With this in mind the council has given its approval to leverage as much as $2.5 million each year so as to capitalize on beneficial grant opportunities for our community.

The town has allocated $130,000 to the Shea climbing lane improvement and is receiving $3.2 million from an ADOT grant, federal stimulus money and a smaller additional grant. This improvement will cost a total of $3.3 million and will improve our front door appearance. We are also waiting on word of a FEMA grant application for the Shea fire station location, which should fund the entire project.

Maintenance of town infrastructure is another key priority and should be funded with great care. We must not let maintenance get ahead of us or else we’ll pay a greater price down the road.

I believe the council has been proactive and frugal with our short reserves while maximizing the value for citizens.

As we all have experienced with our personal budgets, there is far more demand for projects than we have money to fund. When residential and commercial activities pick up and return to previous levels, so too will the capital improvement fund begin to replenish so revenue is available for future grant opportunities and projects.

We must be cautious not to deplete our Capital Improvement Fund to the point that we miss out on grants that could save the citizens tax dollars in the future.


Ginny Dickey: With capital improvement projects ranging from downtown enhancements to public safety, it isn’t hard to imagine using the entire $9 million fund to benefit the community, given our needs. However, keeping in mind that a mechanism for replenishing the funds, construction sales tax, has been considerably diminished by the current economy, we must carefully select what we attempt to accomplish next year. We will likely allow projects totaling around $2.5 million to be addressed.

The most obvious and pressing infrastructure weakness is the condition of our roads. While some of the costs will be covered by grants, we must rely on capital and HURF funds for proper pavement management. I will likely support moving ahead with that, particularly after the damage from recent storms.

Sidewalks, traffic signal work and park expansion are in the mix, but to me, building the fire station on Shea is a priority. While I appreciate the temporary ambulance service to the southwest part of town, it does not take the place of response to a fire, and fails to entirely alleviate the unbalanced use of resources from the other stations.

We are still very much in the running to receive stimulus funds since our project, a LEED-certified fire station in an underserved area of the community, is totally designed, we own the property, is ready to go and we are providing a percentage of matching funds.

But if we do not get the grant, I believe we should still consider this public safety project.


Tait Elkie: Money is tight to say the least. In light of the current economy, the town should closely scrutinize any expenditure from the capital improvements fund and delay spending on projects that are unrelated to maintaining and improving upon the community infrastructure. 

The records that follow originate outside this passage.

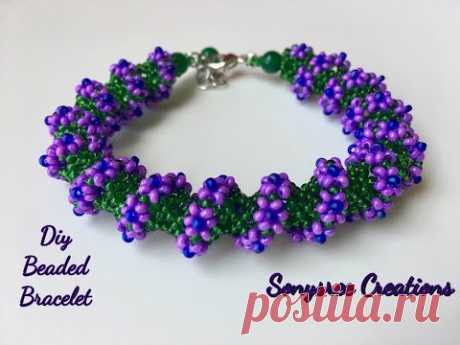 Floral Tubular netted  🌺 Bracelet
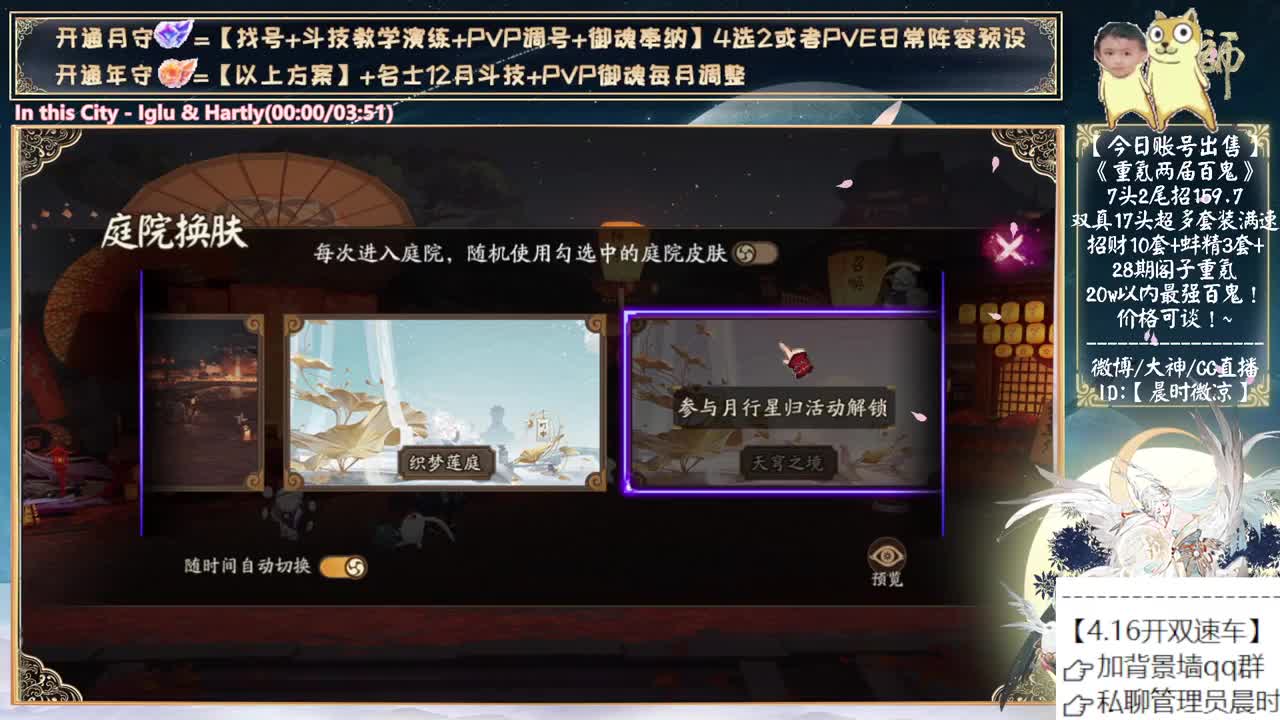 小赛季前开趟双速车~ 第8段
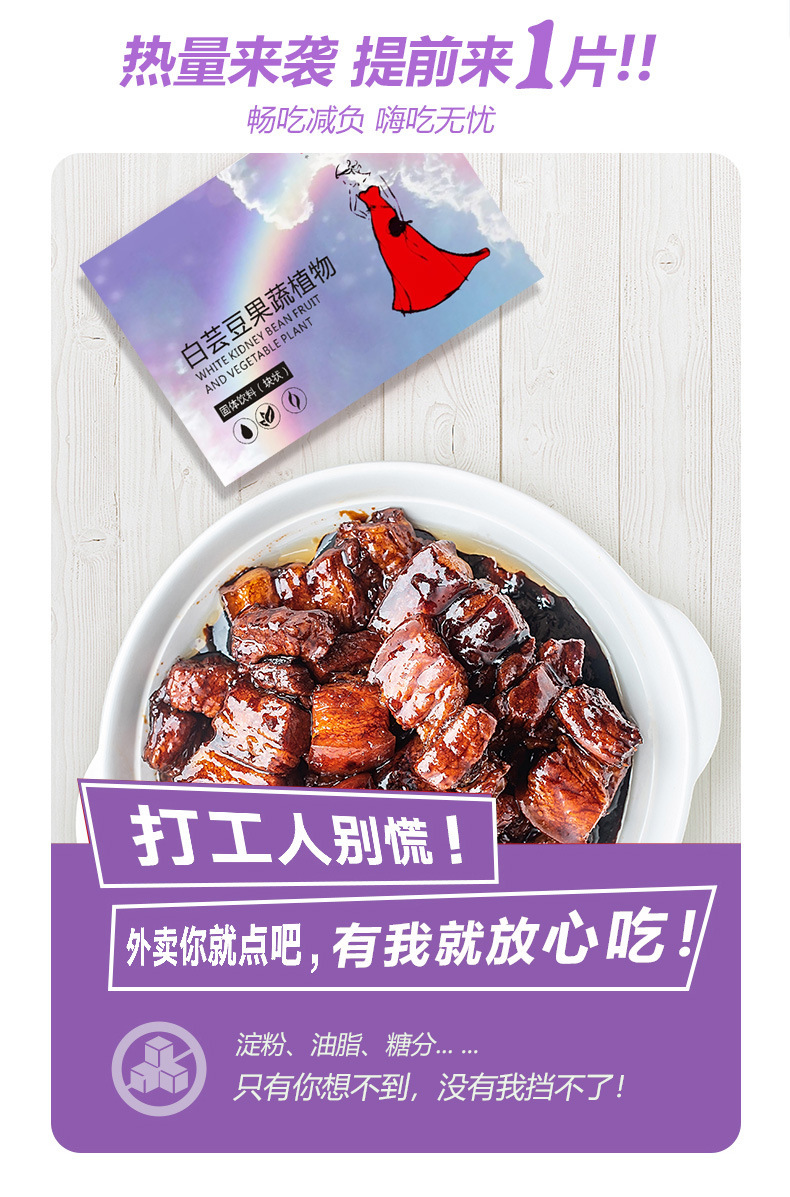 果蔬植物膳食纖維片白蕓豆壓片糖果oem貼牌代加工,配方按需定制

The town may have approximately $9 million in the capital improvement fund, but future revenues are projected to decline significantly. 

For FY2009-10 the town budgeted for $10 million in revenues and $12 million in capital projects expenditures. At the mid-way point of this fiscal year, the budgeted $10 million in revenues is now projected to be approximately $4 million with only $676,224 having been received thus far. 

It is also important to note that $3.2 million of the $4 million projected revenues are stimulus funds that may only be used on specific projects.

There are some current projects that need to be finished to avoid loss of funding or violating contractual obligations, however, other projects should be considered on a case by case basis and those that are not immediately necessary should be delayed.

The recent rains have deteriorated major streets even more, and this is a project that needs to be addressed sooner rather than later. The town should expedite its efforts in exploring all possible funding solutions to restore our failing infrastructure.

Without question the town needs to be fiscally conservative in all aspects of spending, but it needs to be extra vigilant when it comes to expenditures from the capital improvements fund.